Valentin Serov developed as an artist in a Russia stifled by conservatism. Another trait was a reluctance to embrace progress. In fact, Tsarist Russia was a society split between a Slavic Orthodox culture and Pro-Western reformers. Tsar Peter the Great had created this schism when he became the first Tsar to refer openly to the West for inspiration. This applied in many aspects of life in Russia, including the arts. For over 200 years, from the beginning of Peter’s reign in 1682 to the completion of Serov’s Princess Olga Orlova in 1911, Russia imported its artistic principles and standards from the West, notably from Paris, France.
However, Russia did not become a mere copycat of its Western neighbours. Over those 200-plus years, Russian art had developed stronger overtones and symbolism compared with the art of France and the West. Autocratic censorship affected Russian art, making its subjects more politicized and scrutinized. Therefore, Princess Olga Orlova is not simply a portrait of a Russian high society lady. Rather, it is a symbol of Russian high society and what it means to belong to that society.
Valentin Serov taught at the Moscow College of Art from 1897 to 1909. Here he rubbed shoulders with the Rasnotshinz intelligentsia or the non-aristocratic thinkers important to intellectual and social progress. As a result Serov caanot be pigeon-holed as merely an uninspiring society painter using an Impressionist style. Instead, he explores the human dimension of his sitters, something that equally interested the French Impressionist painter Edgar Degas.
Princess Olga Orlova is proud and narrow-minded, and Serov captures this haughty spirit on canvas. He believed the princess’s facial expressions revealed her personal character and emotional profile. Thus his portrait pays close attention to her facial expression. Her eyes are in soft focus but with a condescending look as she reveals her inner feelings of superiority, snobbery, and elitism. She is the result of centuries of privilege and pedigree and her icy façade only enhances that cool and controlled demeanor so typical of her elite class.
Princess Olga Orlova is not a beauty. She has balanced features but her eyes are rather bulbous and her nose is quite strong. However, despite her lack of natural beauty, she has an abundance of artificial beauty. During her lifetime, she was known as the most elegant woman in Saint Petersburg, Russia. In particular, this label resulted from the graceful way she wore hats. No one wore a hat better than the Princess Olga Orlova! Serov captures this refined, but trivial accomplishment superbly. The black hat is a confection of fabric and feathers. It sits firmly but modishly upon the princess’s head at an alluring angle. Serov has provided this hat as a dramatic contrast to the surrounding pale background. Placed thus, it frames the Princess’s face as a point of focus and interest.
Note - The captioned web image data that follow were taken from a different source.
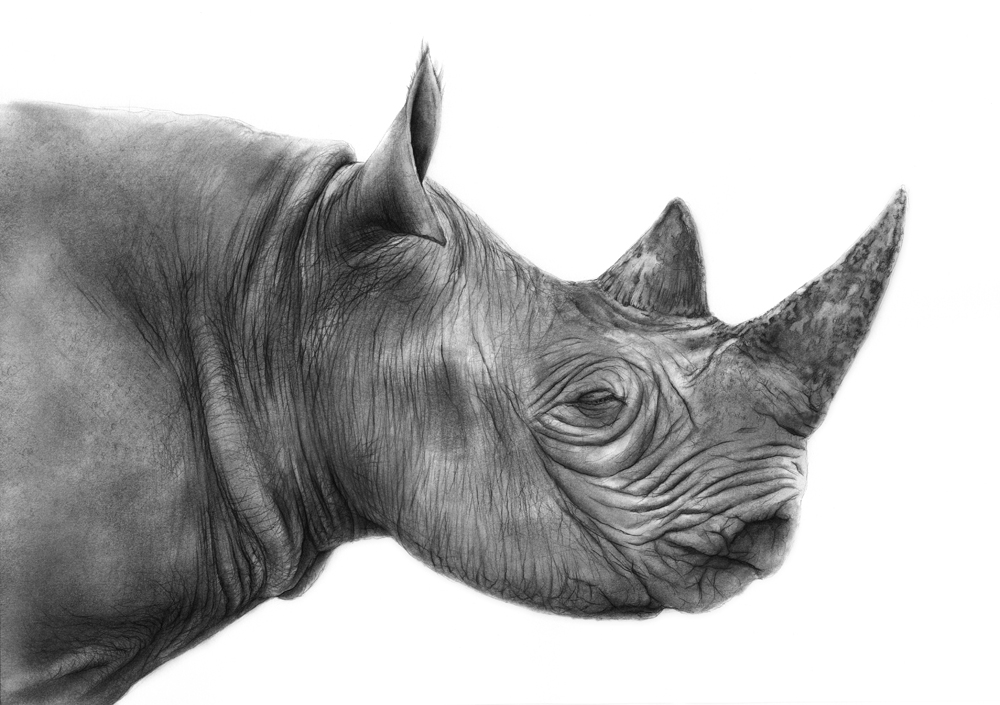 rhino asleep.jpg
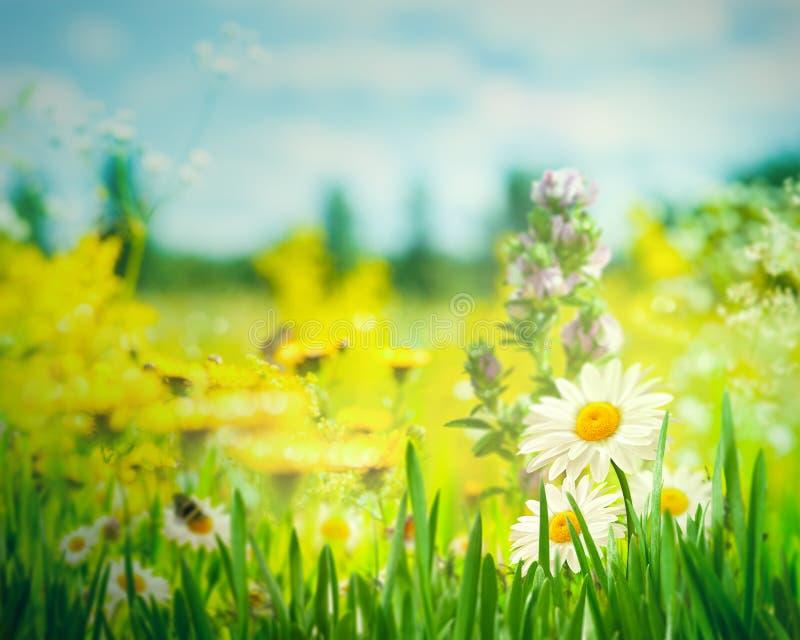 Ландшафт лета с полевыми цветками стоковая фотография rf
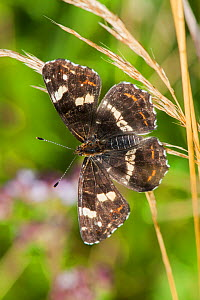 Map Butterfly (Araschnia levana f. prorsa), second brood, Bavaria, Germany, July. - Martin Gabriel
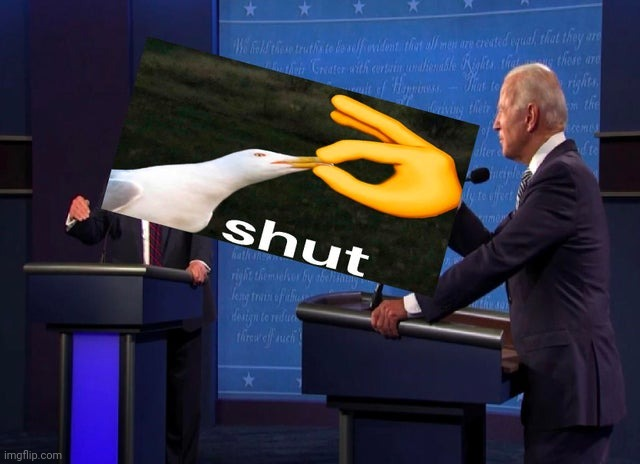 This fits perfectly | image tagged in trump,biden,memes,gifs,funny | made w/ Imgflip meme maker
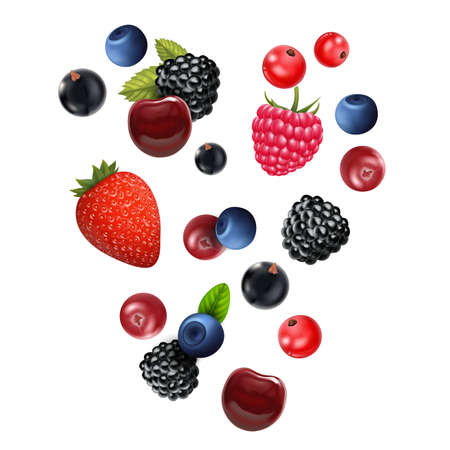 Realistic Detailed 3d Different Types Raw Berries Set. Vector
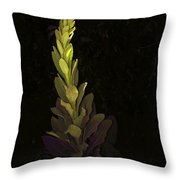 Mullein 2013 Throw Pillow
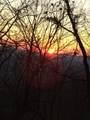 170 Little Hendricks Mountain Circle - Photo 48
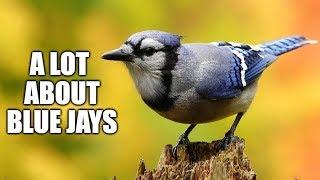 A lot About Blue Jays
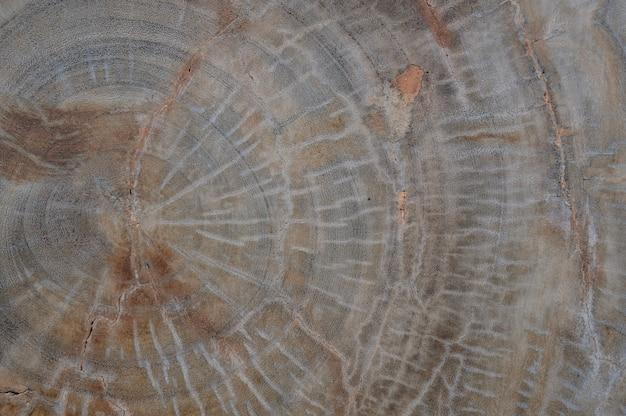 Vecchia struttura di legno naturale del tronco di albero tagliato per il fondo della parete e della tavola Foto Premium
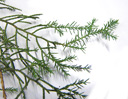 eastern juniper (juniperus virginiana), both needle-type and shingle-type leaves on one shoot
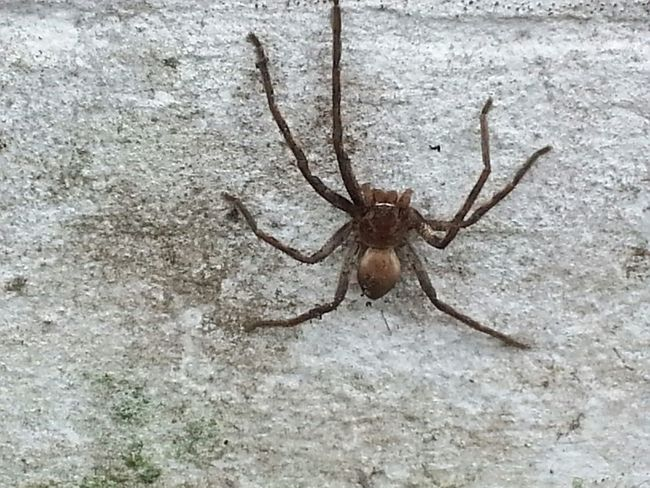Spider Scary Creepy Nature On Your Doorstep Arachnida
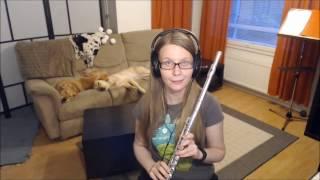 "At Nightfall from ""Sword Art Online"", flute cover"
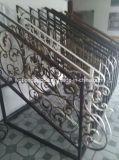 Загородка ковки чугуна для украшений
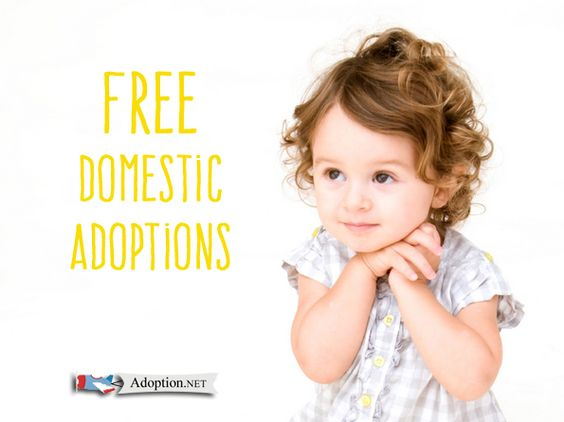 domestic adoption vs international adoption When mitch and susan glavas began the domestic adoption process in   international adoptions, once a popular route for many american.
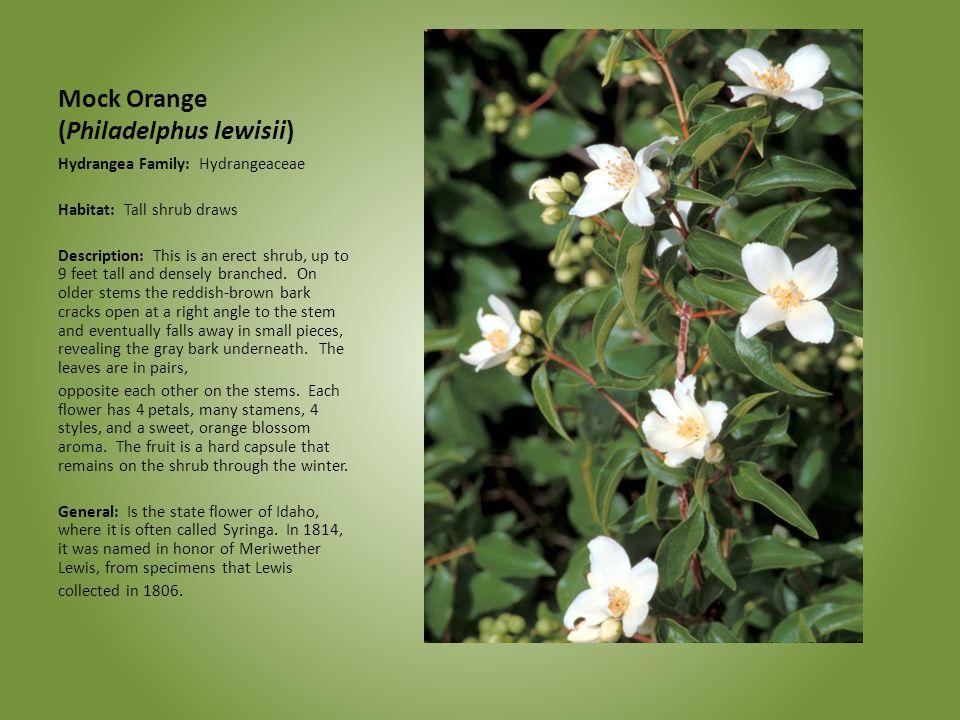 Mock Orange (Philadelphus lewisii) Hydrangea Family: Hydrangeaceae Habitat: Tall shrub draws Description: This is an erect shrub, up to 9 feet tall an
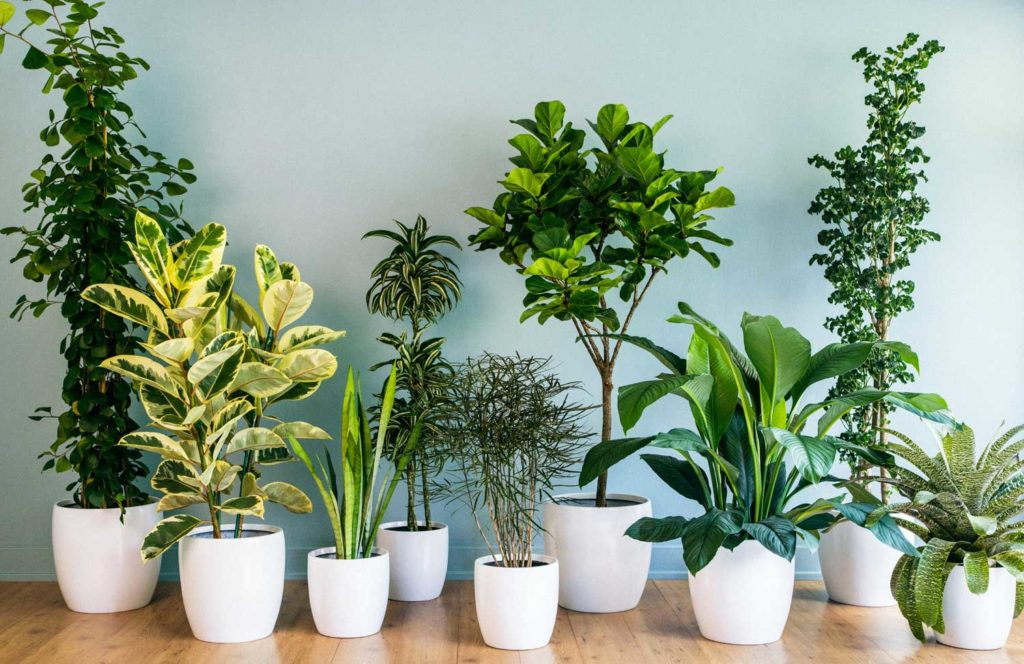 Make Your Home Refresh and Healthy with some Indoor Plants
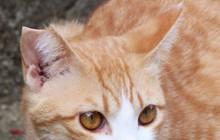 Đằng sau những con mèo bị bấm cụt tai là câu chuyện cảm động về cách người Nhật đối xử với chúng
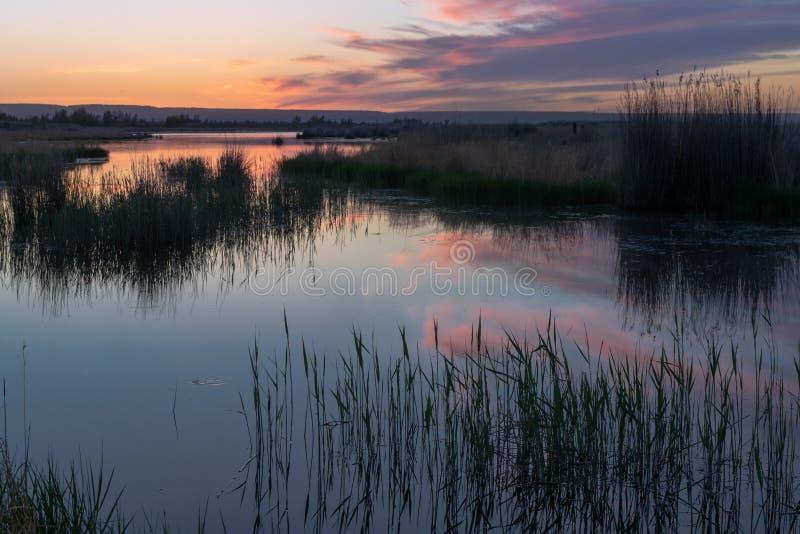 与紫色云彩的美好的日落在湖 免版税库存图片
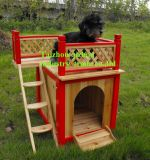 Chambre de chien (QZD8079)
The Princess wears clothes which reflect her station in life. She is clad in plush furs. Round her neck lies a long string of pearls which she wraps coyishly around her left hand as she lightly touches her upper chest. Her exquisite, bared shoulders provide a smooth contrast to the bristly fur coat. The pearls add a ribbon of shiny reflection against her pink matte flesh. A luminosity shines through her skin. Without question, in Princess Olga Orlova, Valentin Serov depicts a woman completely in control of her physical charm and elegance.
Valentin Serov might be considered an Impressionist painter due to his delight in light and color. This is further demonstrated through his style of brushstroke, and his delicate handling of outline. In Princess Olga Orlova several French artistic elements from the 1870s can be found. In particular we see elements from the earlier careers of Édouard Manet and Pierre-Auguste Renoir. This 40 year lag in artistic style is due to the “time lag” found in Tsarist Russian art compared to 19th century France, the source of Impressionism.
Historically, Tsarist Russia appeared reluctant to adopt new styles and techniques. In fact, Russian Tsars historically preferred realism because Impressionism had too many overtures of subjective truth and individual creativity. Moreover, Impressionism challenged the status quo of Tsarist Russia. As a result it took over 40 years for the style to finally become accepted by the upper elites and only after its original overtures and associations had weakened. Thus Princess Olga Orlova ironically combines a revolutionary style of painting with a traditional subject.
Valentin Serov explores the phenomena of light and the vibrancy of strong colours in his Princess Olga Orlova. He has created a portrait in the grand style, full of sumptuous dress and sophisticated furnishings. A gilt-framed painting is hanging on the wall. A Sèvres-looking vase stands on the Boulle-looking table. Finally, we are shown Louis XVI white wall panelling. Together, these elements add to the image’s opulence and provide the material evidence of the patrician world of Princess Olga.
When Princess Olga Orlova was revealed in 1911 at the Esposizione Internazionale di Roma, Valentin Serov was instantly praised for his virtuosity. Without question, Princess Olga Orlova is a masterpiece of both Russian Impressionism and Tsarist Russian art. It now hangs in the State Russian Museum of Saint Petersburg, Russia.